**TASK REQUIREMENTS**
Copy out all of the lines below exactly; the pictures do not belong in the copy.

**SUPPLIED DATA**
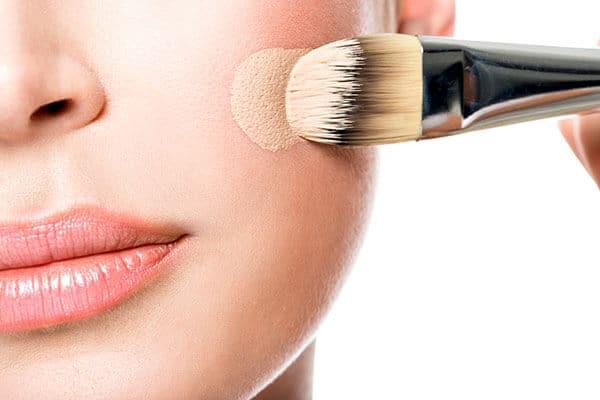 cara memakai foundation brush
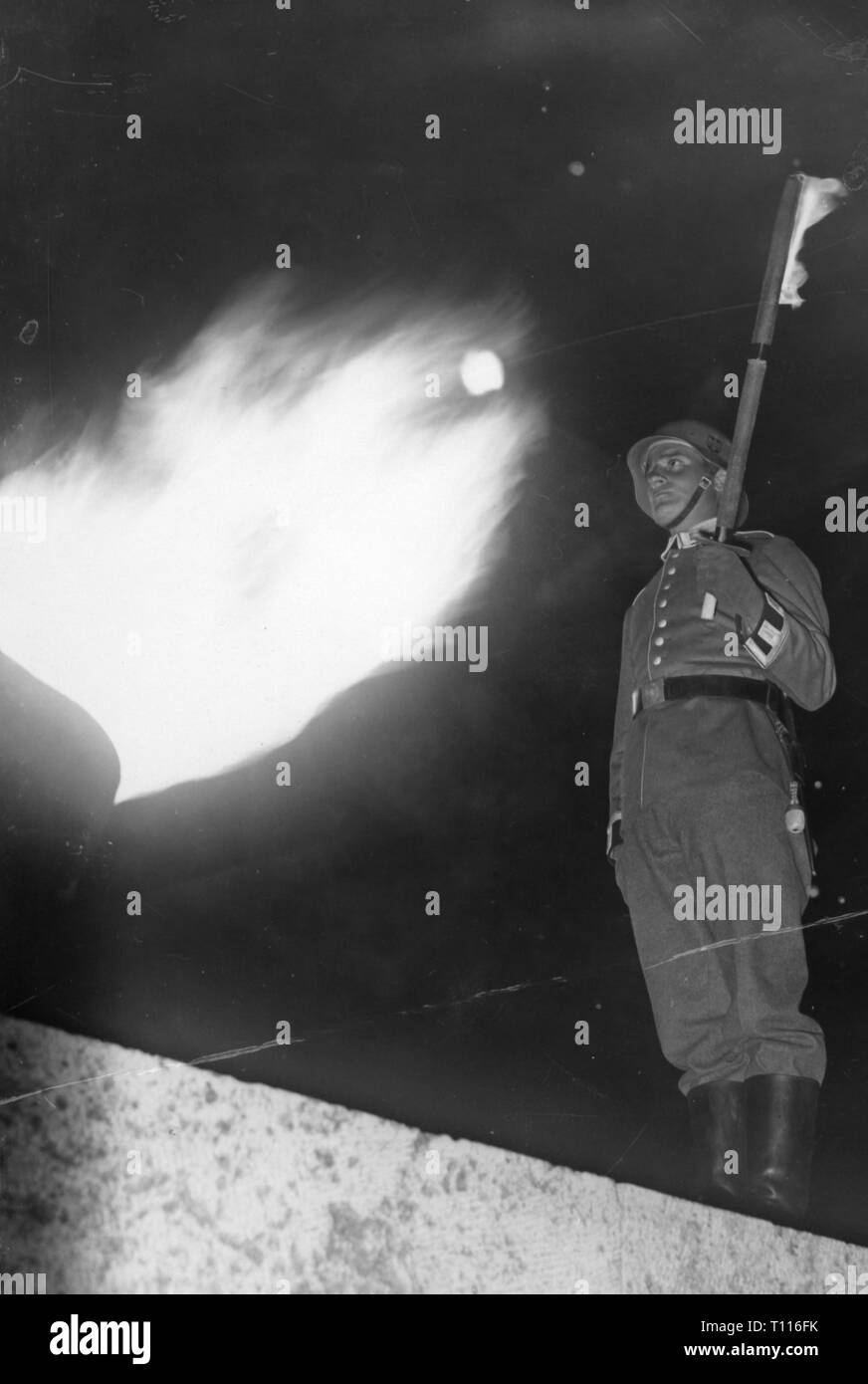 Nazism / National Socialism, military, army, guard with torch on the ocassion of the visit of Benito Mussolini, Olympic stadium, Berlin, 29.9.1937, Additional-Rights-Clearance-Info-Not-Available - Stock Image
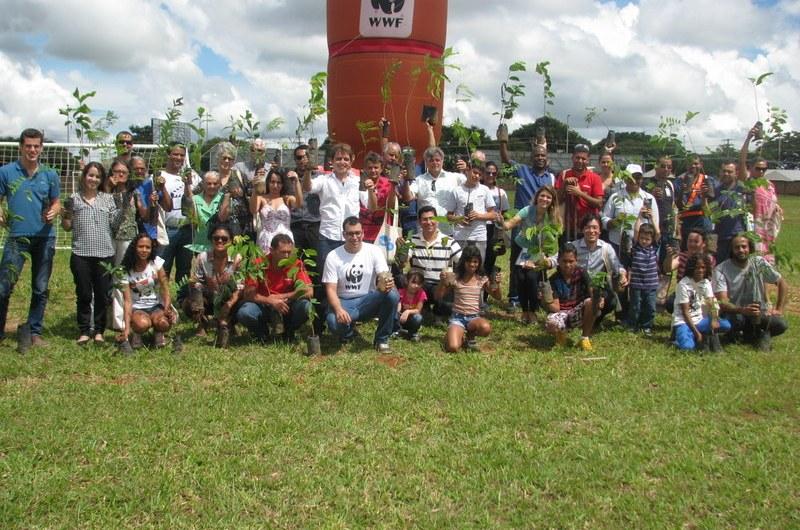 No dia mundial da água Ambev apresenta os resultados do projeto bacias e é feito plantio de árvores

**YOUR SOLUTION**
 cara memakai foundation brush
 Nazism / National Socialism, military, army, guard with torch on the ocassion of the visit of Benito Mussolini, Olympic stadium, Berlin, 29.9.1937, Additional-Rights-Clearance-Info-Not-Available - Stock Image
 No dia mundial da água Ambev apresenta os resultados do projeto bacias e é feito plantio de árvores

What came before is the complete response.